▸ **Kutipan Sumber**:
---------------

Mubadalah.id – Ini adalah catatan kisah perjalanan haji saya yang kedua, setelah sebelumnya “Kisah Perjalanan Haji: Teringat Ayah” bisa kalian baca juga di sini. Saya lanjutkan kisah perjalanan haji di bagian kedua ini. Kemarin ibu sempat sakit, maka saya pun mencari dokter untuk mengecek kondisi kesehatan ibu.
Ketika bertemu dokter, ibu dicek tensi, gula darah, saturasi dan dipinjamkan jam khusus yang terkoneksi dengan aplikasi kesehatan khusus untuk jamaah haji Indonesia. Dokter juga mengagendakan untuk mengajari kami suntik insulin di malam hari.
Karena hasil gula darah ibu diatas 200, ibu sempat tidak dianjurkan untuk ikut city tour. Namun dengan berbagai pertimbangan dan kesepakatan akhirnya ibu ikut city tour tetapi tidak ikut turun bis. Hanya menikmati pemandangan selama bis berjalan.
Dalam kisah perjalanan haji, destinasi pertama kami adalah masjid Quba. Saat turun dari bis, sudah ada banyak pedagang yang menunggu pembeli. Ketika melihat pacar, Bu Adriana meminta saya untuk menanyakan. Lalu saya tanya dengan bahasa Arab, “Kam (berapa)?”
“5 riyal” jawab si pedagang.
Karena harganya lebih murah jika dibandingkan dengan yang ada di sekitar Masjid Nabawi, maka Bu Adriana pun membelinya tanpa menawar kembali. Lalu kami shalat sunnah mutlak dan kembali ke bis kemudian melanjutkan ke destinasi berikutnya yaitu Kebun Kurma.
Tak Lupa Belanja saat Mengikuti City Tour Kisah Perjalanan Haji
Di sana ada toko seperti toko oleh-oleh yang menawarkan aneka coklat, cemilan, dan kurma serta olahan kurma. Kata ibu, beli saja buat nyobain tapi jangan lebih dari 100 riyal. Akhirnya setelah melihat-lihat dan berkomunikasi dengan ibu melalui hp, saya membeli kurma almond dan aneka cokelat yang jika ditotal belanjaan saya saat itu mencapai 88 riyal namun saya diperbolehkan membayar 85 riyal.
Rombongan kami pun lalu melanjutkan perjalanan ke Bukit Uhud. Namun karena panas yang menyengat, kami hanya foto-foto dan kembali ke bis. Begitu pula ketika di Masjid Khandaq, rombongan kami hanya melaluinya karena banyak yang tidak ingin turun. Destinasi terakhir pun tidak jadi dituju karena tidak sediķit rombongan yang khawatir tidak bisa melakukan arba’in, atau shalat berjama’ah di masjid Nabawi.

---------------

▸ **Isi Data**:
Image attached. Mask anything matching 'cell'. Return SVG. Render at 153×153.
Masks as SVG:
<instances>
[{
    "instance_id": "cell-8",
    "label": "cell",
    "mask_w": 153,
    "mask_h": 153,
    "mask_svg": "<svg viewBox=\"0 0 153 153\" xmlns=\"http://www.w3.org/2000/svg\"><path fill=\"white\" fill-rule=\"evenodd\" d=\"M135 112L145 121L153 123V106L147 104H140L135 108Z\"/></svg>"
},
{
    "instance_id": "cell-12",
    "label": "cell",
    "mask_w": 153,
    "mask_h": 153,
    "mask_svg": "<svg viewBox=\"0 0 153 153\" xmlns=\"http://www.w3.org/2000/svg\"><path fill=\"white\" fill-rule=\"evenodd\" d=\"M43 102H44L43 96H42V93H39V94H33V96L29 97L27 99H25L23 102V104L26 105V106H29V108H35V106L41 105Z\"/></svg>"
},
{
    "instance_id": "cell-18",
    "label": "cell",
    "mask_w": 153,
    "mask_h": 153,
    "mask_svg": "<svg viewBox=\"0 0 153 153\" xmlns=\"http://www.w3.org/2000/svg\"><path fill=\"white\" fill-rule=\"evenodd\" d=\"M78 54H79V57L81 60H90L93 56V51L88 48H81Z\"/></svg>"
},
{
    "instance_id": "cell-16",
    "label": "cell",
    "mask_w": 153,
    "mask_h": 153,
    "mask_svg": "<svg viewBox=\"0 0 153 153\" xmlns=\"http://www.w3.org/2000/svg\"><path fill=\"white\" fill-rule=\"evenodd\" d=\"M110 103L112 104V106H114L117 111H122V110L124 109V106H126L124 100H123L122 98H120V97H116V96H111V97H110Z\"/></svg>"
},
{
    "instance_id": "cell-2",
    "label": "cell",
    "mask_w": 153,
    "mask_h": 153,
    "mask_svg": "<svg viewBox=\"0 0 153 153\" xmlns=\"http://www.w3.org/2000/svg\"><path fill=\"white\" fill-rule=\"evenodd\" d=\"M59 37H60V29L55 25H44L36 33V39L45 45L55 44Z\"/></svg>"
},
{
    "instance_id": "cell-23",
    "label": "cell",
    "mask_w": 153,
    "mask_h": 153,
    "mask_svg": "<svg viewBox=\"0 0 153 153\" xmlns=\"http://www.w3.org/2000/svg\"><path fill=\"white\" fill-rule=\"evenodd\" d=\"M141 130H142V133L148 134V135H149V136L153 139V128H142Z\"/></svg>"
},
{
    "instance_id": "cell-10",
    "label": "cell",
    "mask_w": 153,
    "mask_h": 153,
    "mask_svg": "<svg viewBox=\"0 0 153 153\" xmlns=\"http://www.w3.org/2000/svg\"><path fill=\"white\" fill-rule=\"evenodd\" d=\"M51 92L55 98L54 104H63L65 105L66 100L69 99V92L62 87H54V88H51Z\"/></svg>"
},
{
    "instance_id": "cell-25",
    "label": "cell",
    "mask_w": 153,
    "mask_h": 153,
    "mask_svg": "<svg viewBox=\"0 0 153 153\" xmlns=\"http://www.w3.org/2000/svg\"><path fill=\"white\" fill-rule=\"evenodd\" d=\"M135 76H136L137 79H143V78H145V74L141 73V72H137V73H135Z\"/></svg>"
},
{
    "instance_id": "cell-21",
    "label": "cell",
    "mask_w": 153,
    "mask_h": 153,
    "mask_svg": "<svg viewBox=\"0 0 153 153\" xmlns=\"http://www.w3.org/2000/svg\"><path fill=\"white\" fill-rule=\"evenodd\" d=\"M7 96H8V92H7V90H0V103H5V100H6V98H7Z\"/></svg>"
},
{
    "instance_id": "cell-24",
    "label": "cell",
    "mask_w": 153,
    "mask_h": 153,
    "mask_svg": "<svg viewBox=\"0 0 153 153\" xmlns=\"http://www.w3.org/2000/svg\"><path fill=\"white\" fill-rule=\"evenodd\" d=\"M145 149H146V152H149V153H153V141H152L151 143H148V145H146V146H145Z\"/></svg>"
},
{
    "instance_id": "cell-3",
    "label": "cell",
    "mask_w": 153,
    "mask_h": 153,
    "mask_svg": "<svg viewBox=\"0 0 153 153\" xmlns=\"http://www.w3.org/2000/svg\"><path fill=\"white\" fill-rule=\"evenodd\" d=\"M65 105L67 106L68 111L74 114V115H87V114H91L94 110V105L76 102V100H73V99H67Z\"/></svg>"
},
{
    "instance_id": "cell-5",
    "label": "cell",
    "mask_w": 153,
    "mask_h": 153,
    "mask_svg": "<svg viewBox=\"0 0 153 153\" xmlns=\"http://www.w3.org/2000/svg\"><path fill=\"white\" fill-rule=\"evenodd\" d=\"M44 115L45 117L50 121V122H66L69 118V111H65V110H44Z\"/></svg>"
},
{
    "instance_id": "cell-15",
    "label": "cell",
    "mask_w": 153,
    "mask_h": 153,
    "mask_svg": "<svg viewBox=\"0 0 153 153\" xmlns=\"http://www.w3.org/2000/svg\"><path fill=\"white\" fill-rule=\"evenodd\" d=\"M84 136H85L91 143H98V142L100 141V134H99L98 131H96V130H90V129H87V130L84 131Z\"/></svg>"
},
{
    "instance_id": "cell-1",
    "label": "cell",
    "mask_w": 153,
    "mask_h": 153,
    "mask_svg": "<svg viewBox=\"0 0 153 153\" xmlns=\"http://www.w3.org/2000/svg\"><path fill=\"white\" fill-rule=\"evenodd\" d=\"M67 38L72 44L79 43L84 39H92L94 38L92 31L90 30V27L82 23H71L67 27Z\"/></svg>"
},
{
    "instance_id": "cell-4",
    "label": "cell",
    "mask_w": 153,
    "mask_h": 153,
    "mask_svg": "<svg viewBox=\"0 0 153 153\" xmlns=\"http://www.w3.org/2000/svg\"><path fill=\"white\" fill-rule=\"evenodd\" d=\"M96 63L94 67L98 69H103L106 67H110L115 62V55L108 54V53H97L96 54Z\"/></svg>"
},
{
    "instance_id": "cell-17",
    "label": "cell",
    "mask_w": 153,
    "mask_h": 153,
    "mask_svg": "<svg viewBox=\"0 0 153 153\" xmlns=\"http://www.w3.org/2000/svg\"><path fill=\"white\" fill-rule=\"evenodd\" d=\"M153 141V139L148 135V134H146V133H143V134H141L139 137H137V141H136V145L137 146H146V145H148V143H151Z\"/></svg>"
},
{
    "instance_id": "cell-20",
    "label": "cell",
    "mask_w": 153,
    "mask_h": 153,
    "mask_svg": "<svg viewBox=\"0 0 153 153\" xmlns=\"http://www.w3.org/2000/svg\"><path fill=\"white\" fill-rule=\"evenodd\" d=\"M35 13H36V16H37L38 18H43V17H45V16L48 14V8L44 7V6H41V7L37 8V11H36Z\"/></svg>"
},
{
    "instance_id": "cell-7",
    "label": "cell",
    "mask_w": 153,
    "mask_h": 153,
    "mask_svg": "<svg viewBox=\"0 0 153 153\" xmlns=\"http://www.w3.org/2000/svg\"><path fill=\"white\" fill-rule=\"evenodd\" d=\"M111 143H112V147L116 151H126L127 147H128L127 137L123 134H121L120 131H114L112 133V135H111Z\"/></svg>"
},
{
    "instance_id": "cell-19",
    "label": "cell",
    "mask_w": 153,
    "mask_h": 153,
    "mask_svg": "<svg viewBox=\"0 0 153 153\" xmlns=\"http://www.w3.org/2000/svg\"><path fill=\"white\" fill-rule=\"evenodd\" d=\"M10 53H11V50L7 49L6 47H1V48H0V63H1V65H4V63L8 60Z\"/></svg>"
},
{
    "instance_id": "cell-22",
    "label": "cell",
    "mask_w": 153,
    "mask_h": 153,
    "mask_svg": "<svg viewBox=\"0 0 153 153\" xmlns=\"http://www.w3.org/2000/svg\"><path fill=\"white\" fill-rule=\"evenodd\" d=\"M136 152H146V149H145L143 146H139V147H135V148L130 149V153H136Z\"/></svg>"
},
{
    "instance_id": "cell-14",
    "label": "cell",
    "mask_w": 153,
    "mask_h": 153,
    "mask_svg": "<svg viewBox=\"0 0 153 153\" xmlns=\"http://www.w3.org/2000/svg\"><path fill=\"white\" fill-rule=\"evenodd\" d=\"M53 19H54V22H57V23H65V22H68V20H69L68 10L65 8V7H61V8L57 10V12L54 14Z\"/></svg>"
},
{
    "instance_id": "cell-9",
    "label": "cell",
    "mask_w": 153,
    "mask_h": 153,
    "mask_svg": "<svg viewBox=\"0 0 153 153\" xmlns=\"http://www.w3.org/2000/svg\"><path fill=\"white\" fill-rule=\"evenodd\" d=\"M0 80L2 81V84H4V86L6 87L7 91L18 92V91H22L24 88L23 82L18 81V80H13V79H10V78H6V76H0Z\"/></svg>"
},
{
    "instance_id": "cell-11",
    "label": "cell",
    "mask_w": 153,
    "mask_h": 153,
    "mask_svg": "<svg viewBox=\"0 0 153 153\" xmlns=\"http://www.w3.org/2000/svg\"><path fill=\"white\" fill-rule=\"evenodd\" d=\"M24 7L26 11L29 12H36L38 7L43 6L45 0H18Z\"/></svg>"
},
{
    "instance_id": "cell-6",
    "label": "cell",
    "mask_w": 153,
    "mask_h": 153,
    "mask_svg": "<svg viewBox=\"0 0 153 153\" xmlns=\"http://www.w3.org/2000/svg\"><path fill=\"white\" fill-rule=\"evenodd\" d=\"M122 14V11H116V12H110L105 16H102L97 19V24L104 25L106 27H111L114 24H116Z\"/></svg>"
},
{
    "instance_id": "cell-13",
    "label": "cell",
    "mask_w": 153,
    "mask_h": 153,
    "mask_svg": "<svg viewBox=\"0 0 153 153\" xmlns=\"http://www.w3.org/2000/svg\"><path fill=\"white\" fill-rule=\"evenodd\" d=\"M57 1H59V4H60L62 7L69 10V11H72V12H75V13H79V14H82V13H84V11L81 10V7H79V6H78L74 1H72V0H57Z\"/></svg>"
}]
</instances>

---------------

▸ **Langkah Pengerjaan**:
#1 Terjemahkan kalimat "Rombongan kami pun lalu melanjutkan perjalanan ke Bukit Uhud." dari kisah perjalanan haji ke dalam bahasa Inggris.
#2 Ulangi kata demi kata bagian kisah perjalanan haji dari "Karena hasil gula" sampai "yaitu Kebun Kurma.".
Jadikan teks kisah perjalanan haji satu-satunya acuan.

▸ **Jawaban Tugas**:
#1 Our group then continued the journey to Mount Uhud.

#2
Karena hasil gula darah ibu diatas 200, ibu sempat tidak dianjurkan untuk ikut city tour. Namun dengan berbagai pertimbangan dan kesepakatan akhirnya ibu ikut city tour tetapi tidak ikut turun bis. Hanya menikmati pemandangan selama bis berjalan.
Dalam kisah perjalanan haji, destinasi pertama kami adalah masjid Quba. Saat turun dari bis, sudah ada banyak pedagang yang menunggu pembeli. Ketika melihat pacar, Bu Adriana meminta saya untuk menanyakan. Lalu saya tanya dengan bahasa Arab, “Kam (berapa)?”
“5 riyal” jawab si pedagang.
Karena harganya lebih murah jika dibandingkan dengan yang ada di sekitar Masjid Nabawi, maka Bu Adriana pun membelinya tanpa menawar kembali. Lalu kami shalat sunnah mutlak dan kembali ke bis kemudian melanjutkan ke destinasi berikutnya yaitu Kebun Kurma.